Flink SQL与Kafka的集成

本文涉及的产品
RDS MySQL Serverless 基础系列,0.5-2RCU 50GB
实时计算 Flink 版,5000CU*H 3个月
云数据库 RDS MySQL,集群系列 2核4GB
推荐场景:
搭建个人博客
简介: 笔记

版本说明:

  • flink-1.12.1
  • kafka_2.12-2.4.1


(1)Flink Stream与Kafka的集成


添加maven依赖:

<dependency>
  <groupId>org.apache.flink</groupId>
  <artifactId>flink-connector-kafka_2.11</artifactId>
  <version>1.12.1</version>
</dependency>

测试Kafka Consumer:Flink 的 Kafka consumer 称为 FlinkKafkaConsumer。

package com.aikfk.flink.sql.kafka;
import org.apache.flink.api.common.functions.MapFunction;
import org.apache.flink.api.common.serialization.SimpleStringSchema;
import org.apache.flink.api.java.tuple.Tuple2;
import org.apache.flink.streaming.api.datastream.DataStream;
import org.apache.flink.streaming.api.environment.StreamExecutionEnvironment;
import org.apache.flink.streaming.connectors.kafka.FlinkKafkaConsumer;
import org.apache.flink.table.api.EnvironmentSettings;
import org.apache.flink.table.api.bridge.java.StreamTableEnvironment;
import java.util.Properties;
/**
 * @author :caizhengjie
 * @description:TODO
 * @date :2021/4/10 12:53 下午
 */
public class FlinkConnectKafka {
    public static void main(String[] args) throws Exception {
        // 1.准备环境
        StreamExecutionEnvironment env = StreamExecutionEnvironment.getExecutionEnvironment();
        // 2.创建TableEnvironment(Blink planner)

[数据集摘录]
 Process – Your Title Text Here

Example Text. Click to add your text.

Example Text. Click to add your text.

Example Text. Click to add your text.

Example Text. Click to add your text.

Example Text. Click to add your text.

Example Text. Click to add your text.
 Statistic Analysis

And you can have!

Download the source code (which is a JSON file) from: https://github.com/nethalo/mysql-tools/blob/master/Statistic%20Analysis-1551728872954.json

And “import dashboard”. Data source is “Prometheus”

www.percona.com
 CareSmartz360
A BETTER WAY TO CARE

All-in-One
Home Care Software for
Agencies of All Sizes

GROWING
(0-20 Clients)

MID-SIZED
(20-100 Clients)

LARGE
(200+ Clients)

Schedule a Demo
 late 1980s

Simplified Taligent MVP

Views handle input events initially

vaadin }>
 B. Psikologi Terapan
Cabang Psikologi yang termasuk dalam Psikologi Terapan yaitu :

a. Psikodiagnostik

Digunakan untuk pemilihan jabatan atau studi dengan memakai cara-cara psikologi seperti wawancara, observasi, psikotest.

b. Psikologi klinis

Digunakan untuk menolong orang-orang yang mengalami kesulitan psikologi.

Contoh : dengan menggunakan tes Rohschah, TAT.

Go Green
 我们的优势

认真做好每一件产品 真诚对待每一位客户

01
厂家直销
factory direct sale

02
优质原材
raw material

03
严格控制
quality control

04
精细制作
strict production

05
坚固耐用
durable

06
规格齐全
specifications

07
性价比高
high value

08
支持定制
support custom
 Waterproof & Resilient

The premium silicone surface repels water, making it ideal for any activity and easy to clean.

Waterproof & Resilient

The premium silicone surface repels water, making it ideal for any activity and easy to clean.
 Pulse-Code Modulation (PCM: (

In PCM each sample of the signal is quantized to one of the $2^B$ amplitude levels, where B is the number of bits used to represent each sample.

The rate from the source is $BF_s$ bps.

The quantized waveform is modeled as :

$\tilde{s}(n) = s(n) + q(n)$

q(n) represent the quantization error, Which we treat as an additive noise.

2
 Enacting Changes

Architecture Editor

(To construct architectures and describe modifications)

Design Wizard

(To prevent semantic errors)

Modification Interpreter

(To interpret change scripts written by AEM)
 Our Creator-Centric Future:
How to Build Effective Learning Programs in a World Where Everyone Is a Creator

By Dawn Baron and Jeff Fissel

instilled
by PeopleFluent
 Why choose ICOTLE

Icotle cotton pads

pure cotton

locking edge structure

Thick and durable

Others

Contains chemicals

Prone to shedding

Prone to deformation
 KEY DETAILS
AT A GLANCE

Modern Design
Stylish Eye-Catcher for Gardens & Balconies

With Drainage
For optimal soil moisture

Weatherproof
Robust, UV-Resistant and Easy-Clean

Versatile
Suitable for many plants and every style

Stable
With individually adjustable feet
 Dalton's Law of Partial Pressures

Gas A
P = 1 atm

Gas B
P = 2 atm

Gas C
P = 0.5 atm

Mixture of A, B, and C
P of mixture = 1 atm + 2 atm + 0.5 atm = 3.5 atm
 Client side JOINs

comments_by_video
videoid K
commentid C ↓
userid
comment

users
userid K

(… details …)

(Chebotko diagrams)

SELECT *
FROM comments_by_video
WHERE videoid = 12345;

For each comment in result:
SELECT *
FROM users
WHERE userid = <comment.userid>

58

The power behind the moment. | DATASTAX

- [任务项]
在介绍 Flink SQL 与 Kafka 集成的文本段落中,Flink 的 Kafka consumer 叫什么名字? 请只依据文本段落作答。

- [作答区]
FlinkKafkaConsumer。